China’s Covid Zero Pivot Risks Tightening Global Fuel Markets
Friday’s move was a small step toward a full reopening, which could be a long way off.
(Bloomberg) -- China’s move to ease some Covid Zero policies could eventually lift energy consumption in the world’s second-largest economy and tighten the global supply of oil and natural gas.
Crude oil jumped after China said it would reduce the amount of time that travelers and close contacts of infected people must spend in quarantine.
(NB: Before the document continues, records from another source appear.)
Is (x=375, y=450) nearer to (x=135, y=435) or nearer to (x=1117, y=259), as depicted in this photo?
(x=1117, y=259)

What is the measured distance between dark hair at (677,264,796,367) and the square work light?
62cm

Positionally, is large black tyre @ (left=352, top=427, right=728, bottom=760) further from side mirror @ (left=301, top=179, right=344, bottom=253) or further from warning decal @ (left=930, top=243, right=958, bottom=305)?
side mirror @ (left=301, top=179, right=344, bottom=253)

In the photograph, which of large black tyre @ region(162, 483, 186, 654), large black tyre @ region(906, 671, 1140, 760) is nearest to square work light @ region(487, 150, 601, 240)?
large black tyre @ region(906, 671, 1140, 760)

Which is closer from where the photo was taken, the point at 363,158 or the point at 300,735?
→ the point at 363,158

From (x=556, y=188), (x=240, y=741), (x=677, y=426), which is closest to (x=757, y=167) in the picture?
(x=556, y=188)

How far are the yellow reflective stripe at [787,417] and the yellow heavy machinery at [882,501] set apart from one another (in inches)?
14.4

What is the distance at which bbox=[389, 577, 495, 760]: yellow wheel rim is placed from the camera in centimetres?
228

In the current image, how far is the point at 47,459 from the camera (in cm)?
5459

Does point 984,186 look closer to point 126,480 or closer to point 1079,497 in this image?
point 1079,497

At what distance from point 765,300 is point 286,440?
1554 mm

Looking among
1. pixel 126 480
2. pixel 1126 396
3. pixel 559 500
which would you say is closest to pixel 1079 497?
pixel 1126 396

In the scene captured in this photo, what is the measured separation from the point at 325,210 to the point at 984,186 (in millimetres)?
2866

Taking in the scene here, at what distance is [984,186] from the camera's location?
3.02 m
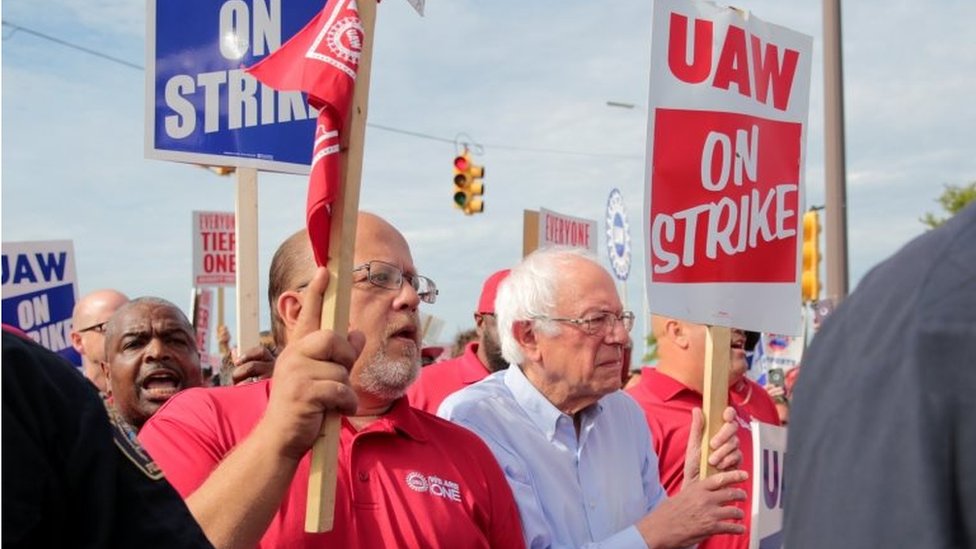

If China were to fully reopen, it could boost oil demand by around 500,000 barrels a day, just as the market contends with sanctions on Russian supply, said Saul Kavonic, an energy analyst at Credit Suisse Group AG.
Virus restrictions have kept a lid on China’s fuel demand this year, providing some relief for oil and gas importers in Europe and Asia grappling with surging prices in the wake of Russia’s war in Ukraine.
Certainly, Friday’s move was a small step toward a full reopening, which could be a long way off. But when China does return, it would tighten global gas markets and spur worldwide competition for seaborne shipments of the fuel, according to Kavonic. China’s liquefied natural gas imports have fallen 20% so far this year due in part to its virus policies.
“If one thinks this year’s gas market has been tight, just wait until China comes back,” said Kavonic. The LNG market could be “twice as tight in 2023 as it was in 2022, with prices to match.”